Appraisal: Well Done — Must Try Harder
Well Done!
Before: Traditional privileged elites looked with contempt on the masses—unwashed, uneducated, poor and unimportant—except to show deference, to be taxed and to fight the elites' wars of pride or plunder.
Now: The majority of people are fairly comfortable and enjoying their technologically sophisticated society built around the political institutions of Modes 1 through 4. Law, Commerce & Science have become sacrosanct social institutions.
More…
- Mode 1: Pluralist: Inequality still exists, but the populace has a sense of actual or potential equality, rather than feeling excluded by and inferior to a ruling class. Membership of various diverse associations of personal choosing leads to many more groups affecting government. Wealth is a new route to influence.
- Mode 2: Legitimist: Basics are in place and accepted in principle: universal suffrage, equality under the law, rule of law, the importance of justice, use of law courts for disputes, commercial law dealing with contracts and property.
- Mode 3: Individualist: Freedoms are valued. There is encouragement to become self-reliant by working hard and prospering. Effective access to markets allows genuine competition in many areas. Norms and laws foster enterprise and provide opportunity for most.
- Mode 4: Rationalist: Regulatory authorities, quasi- autonomous public bodies, and government departments use scientific methods to analyse and deal with problems of all sorts: housing, health-care, energy, transport, pollution, communication. Public inquiries shift the balance of power away from submission to the crude will of powerful interests.
Must Try Harder!
What hasn’t changed? The corrupting lust for wealth and power has not been tamed. The new elite classes—professional politicians, central bankers, regulatory officials, financiers—may manifest it differently or more discreetly. But the result is the same.
Media Limitations in Plutocratic Pluralism
Television and the press are usually described as free, and this is true up to a point depending on the society. However, on important matters, the people are regularly misled due to a symbiosis of government, media owners, and advertisers linked to big business. News output is slanted and information is regularly withheld ('in the public interest') if it embarrasses or runs counter to political or monied interests.
What is new? Society is now far wealthier, so the wealth and power of the political classes is now far greater than that commanded by the cultural elites of the past Society is also more complex and sophisticated, so wealth can be transferred easily from the poor to the rich.
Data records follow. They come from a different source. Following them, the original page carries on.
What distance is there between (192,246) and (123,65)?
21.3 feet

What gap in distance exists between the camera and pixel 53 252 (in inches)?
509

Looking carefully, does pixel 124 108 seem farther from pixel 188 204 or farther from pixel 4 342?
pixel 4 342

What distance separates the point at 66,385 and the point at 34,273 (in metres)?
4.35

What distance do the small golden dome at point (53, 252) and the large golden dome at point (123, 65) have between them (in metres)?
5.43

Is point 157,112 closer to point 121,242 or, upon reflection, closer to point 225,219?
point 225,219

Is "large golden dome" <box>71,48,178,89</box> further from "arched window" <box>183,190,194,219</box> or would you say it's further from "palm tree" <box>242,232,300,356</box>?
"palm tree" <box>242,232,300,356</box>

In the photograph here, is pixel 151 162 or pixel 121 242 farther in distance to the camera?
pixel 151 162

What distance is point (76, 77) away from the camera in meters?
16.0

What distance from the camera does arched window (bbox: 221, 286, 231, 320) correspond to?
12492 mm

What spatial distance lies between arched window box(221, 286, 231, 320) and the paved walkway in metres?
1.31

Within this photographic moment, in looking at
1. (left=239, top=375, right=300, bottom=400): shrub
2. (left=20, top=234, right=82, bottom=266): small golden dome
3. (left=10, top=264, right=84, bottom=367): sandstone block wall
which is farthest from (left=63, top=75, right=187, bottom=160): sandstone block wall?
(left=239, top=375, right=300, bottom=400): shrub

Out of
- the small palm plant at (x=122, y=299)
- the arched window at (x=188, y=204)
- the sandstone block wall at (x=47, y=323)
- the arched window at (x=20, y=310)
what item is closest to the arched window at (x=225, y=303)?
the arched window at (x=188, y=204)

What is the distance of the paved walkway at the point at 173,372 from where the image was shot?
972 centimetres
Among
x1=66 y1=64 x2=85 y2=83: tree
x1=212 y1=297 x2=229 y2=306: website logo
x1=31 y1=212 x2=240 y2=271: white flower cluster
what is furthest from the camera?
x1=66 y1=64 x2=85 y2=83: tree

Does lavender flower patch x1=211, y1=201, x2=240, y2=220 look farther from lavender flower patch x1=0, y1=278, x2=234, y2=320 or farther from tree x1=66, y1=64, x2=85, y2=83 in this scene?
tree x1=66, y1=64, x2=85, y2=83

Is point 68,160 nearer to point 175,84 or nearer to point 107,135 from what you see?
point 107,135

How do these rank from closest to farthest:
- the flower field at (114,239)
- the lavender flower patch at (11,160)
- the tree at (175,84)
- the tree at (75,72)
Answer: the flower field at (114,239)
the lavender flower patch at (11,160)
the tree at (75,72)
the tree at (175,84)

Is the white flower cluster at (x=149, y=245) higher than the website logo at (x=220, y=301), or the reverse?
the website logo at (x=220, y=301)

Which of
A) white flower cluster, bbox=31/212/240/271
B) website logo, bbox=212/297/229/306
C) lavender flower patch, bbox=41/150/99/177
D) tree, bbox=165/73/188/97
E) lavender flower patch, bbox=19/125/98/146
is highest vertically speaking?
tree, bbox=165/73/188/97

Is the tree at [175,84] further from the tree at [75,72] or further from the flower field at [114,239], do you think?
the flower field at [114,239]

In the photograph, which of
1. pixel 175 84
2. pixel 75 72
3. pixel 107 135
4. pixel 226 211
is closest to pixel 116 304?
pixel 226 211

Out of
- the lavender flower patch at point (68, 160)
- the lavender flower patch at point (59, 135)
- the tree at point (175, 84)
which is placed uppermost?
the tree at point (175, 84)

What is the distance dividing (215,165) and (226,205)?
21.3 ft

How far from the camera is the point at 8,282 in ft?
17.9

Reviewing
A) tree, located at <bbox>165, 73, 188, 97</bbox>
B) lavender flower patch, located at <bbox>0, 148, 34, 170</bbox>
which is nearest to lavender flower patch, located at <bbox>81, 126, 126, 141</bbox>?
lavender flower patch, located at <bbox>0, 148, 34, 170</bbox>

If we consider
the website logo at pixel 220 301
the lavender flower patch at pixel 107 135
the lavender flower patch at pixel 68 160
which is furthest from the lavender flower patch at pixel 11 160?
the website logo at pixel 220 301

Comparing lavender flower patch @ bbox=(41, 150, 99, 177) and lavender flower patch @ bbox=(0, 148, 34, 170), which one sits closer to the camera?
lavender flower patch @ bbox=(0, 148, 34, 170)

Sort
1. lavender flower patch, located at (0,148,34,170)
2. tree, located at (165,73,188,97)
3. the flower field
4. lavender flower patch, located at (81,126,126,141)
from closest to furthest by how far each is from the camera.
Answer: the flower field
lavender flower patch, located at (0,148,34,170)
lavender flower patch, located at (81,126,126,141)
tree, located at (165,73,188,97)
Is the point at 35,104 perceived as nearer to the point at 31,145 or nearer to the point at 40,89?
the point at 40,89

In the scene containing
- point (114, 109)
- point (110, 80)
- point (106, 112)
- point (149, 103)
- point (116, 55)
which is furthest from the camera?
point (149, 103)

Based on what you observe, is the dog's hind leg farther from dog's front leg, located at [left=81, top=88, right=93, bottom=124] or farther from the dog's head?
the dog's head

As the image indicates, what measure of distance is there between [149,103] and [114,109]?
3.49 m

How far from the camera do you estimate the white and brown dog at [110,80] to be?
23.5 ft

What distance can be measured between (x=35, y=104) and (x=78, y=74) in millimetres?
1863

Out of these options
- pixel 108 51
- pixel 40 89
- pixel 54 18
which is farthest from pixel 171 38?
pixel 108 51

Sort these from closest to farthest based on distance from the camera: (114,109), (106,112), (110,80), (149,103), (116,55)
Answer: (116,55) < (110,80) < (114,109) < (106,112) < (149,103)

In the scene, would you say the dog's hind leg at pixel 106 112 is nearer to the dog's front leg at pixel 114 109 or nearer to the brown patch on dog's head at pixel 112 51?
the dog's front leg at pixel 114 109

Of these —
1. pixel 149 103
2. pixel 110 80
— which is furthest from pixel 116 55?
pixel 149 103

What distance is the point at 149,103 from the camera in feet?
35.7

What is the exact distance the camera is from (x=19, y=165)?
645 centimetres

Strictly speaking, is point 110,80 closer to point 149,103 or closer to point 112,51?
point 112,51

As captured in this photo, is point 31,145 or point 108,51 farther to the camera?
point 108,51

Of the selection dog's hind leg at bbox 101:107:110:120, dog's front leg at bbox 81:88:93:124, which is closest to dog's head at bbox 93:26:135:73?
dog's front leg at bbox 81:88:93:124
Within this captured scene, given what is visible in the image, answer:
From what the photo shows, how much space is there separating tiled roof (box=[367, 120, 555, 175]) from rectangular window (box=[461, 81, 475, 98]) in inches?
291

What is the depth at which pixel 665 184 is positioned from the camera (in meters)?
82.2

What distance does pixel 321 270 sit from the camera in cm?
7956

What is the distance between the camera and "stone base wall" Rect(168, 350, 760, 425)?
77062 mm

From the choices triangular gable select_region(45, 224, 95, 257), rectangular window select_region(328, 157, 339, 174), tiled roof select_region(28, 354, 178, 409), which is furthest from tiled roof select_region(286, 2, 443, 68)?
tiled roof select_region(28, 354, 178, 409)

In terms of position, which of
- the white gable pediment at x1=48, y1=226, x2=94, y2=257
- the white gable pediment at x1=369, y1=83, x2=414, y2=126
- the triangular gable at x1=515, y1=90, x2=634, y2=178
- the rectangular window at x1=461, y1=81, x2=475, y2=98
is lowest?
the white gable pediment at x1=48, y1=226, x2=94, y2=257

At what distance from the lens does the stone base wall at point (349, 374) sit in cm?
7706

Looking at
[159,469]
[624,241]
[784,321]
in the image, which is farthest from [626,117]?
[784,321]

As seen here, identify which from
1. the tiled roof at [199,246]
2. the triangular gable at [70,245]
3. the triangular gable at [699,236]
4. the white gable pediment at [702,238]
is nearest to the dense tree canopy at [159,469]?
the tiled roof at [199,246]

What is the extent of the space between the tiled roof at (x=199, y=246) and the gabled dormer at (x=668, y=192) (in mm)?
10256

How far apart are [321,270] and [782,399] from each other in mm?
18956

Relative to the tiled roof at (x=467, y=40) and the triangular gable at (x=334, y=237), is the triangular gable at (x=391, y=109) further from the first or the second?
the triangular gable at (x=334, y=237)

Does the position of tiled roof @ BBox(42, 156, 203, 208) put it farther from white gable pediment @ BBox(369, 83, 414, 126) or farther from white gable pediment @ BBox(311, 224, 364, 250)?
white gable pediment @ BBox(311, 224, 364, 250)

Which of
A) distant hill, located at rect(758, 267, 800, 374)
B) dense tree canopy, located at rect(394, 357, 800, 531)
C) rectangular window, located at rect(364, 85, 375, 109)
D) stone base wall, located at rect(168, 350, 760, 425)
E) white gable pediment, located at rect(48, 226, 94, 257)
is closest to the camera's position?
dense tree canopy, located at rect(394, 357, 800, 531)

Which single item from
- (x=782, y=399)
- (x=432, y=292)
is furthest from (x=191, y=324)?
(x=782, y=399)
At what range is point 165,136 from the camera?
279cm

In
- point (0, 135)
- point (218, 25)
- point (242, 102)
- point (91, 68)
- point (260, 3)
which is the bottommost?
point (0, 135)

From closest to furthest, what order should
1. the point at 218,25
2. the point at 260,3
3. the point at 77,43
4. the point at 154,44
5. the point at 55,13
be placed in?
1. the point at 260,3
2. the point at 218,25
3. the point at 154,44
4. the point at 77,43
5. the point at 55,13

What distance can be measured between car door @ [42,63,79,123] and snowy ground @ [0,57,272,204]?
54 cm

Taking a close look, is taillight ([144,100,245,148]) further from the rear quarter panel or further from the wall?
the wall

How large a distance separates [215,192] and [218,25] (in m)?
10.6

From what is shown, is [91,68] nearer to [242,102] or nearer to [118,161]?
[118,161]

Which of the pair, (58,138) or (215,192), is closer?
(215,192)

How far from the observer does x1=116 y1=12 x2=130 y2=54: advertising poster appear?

Instruments of surveillance and control are far more powerful.
Will truth dawn via the rationalist ethos?
Perhaps in theory, but not in practice. Vested interests work hand-in-hand with politicians to distort rational analyses and distract attention, so impeding the public good, and delaying implementation of solutions for many years.
Wait for It: Calamity Ahead
Societies at this watershed find that many solutions called for by rational analysis as adjusted by social consultation are not implemented at all, or only implemented half-heartedly at best due to the pressure from vested interests.
More…
Politicians water down recommendations while vested interests follow the letter of the law and ignore its spirit. Big firms break the law because the financial penalty is trivial in comparison to the benefit obtained; or because the wealth and power of the firm overwhelms any complainant.
Sometimes it seems that the solutions are barely understood by those who must make them work. For these reasons and others, many otherwise highly-developed societies have festering sores that persist, despite all efforts.
Discomforts for most of the people or devastation of minorities are not enough to generate pressure for significant political development in any society. Festering sores do not lead to maturational change. What society unfortunately needs and must expect is a full-blown calamity.
The natural calamity following many decades in Plutocratic Pluralism-II would be a financial or economic collapse of massive proportions. This will be brought about by the «financialization» of society combined with the corruption-incompetence and disconnection of the political-financial elites.
Why is crisis and maturation inevitable?
A crisis is inevitable because every time recession or depression threatens, the elites apply remedies that give them more power and more money—and the people less of both. Until eventually there is no remedy, and the myth that political leaders know what they are doing is debunked. Read more.
When (not if) an economic calamity eventuates, people in the West must recognize:
- that the economic crisis is actually a socio-political crisis;
- that everyone shares responsibility for the crisis, because the people selected and elected politicians, knowing full well how they function.
Sooner or later, however, an educated people will be ready to recognize their own unique and particular responsibility for allowing and encouraging the political-financial elites to dupe them, remove many liberties, and steal their wealth and the wealth of their children.
Recent State converts to Capitalism
Now that free enterprise is widely valued as an economic sine qua non in most societies, the far harder task of installing and tolerating a workable individualist ethos in former socialist states remains.
The problem is that in many of these countries, the legitimist mode is weak.
As a result, the masses are unable to get protection through the law; the elite classes often violate the law and cooperate with gangsters; and basic services like education, health-care, sanitation and fresh water are poor or sparse.
Where free enterprise is introduced, perhaps via foreign multi-national corporations, side-effects and societal consequences are ignored by the political elites. Science exists, of course, and may even be very advanced in universities and institutes, but the rationalist mode has little impact on psychosocial malfunction.